- _EXERCISE DIRECTIONS_
List every line in this data where the string "United" occurs.

- _DATA SECTION_
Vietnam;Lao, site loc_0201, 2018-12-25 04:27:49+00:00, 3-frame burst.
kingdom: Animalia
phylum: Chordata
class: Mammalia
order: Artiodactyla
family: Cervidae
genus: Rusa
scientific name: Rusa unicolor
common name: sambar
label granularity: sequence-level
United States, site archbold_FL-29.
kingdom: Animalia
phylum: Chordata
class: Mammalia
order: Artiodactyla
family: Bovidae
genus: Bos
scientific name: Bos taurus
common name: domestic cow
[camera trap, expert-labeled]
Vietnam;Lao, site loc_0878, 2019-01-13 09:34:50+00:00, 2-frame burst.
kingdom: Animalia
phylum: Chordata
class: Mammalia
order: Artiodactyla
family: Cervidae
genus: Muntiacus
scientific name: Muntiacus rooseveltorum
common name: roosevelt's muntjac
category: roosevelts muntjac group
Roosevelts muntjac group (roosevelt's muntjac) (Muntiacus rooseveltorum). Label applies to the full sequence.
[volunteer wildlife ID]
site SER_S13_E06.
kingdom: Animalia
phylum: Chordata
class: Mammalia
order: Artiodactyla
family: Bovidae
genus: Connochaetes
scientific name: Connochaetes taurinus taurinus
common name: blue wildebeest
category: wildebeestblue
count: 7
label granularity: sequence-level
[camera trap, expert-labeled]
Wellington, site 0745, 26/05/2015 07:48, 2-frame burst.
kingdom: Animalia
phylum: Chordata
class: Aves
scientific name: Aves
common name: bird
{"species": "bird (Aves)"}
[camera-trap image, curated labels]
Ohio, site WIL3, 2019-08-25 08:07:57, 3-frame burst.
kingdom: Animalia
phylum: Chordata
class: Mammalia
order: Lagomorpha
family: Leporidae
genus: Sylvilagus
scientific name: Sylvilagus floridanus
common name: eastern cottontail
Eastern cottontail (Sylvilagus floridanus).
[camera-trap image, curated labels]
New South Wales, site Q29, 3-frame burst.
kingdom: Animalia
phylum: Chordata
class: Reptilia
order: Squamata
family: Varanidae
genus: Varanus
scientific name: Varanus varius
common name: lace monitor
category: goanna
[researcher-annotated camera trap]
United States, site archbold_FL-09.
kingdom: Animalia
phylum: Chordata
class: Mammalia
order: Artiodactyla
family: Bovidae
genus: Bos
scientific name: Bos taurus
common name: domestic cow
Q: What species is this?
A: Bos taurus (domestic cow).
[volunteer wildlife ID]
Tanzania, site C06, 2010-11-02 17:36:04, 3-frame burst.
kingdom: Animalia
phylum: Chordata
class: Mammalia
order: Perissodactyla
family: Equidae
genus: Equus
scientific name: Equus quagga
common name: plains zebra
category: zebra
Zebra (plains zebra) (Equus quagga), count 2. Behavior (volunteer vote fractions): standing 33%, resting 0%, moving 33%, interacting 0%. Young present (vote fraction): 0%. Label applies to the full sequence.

- _ANSWER SECTION_
United States, site archbold_FL-29.
United States, site archbold_FL-09.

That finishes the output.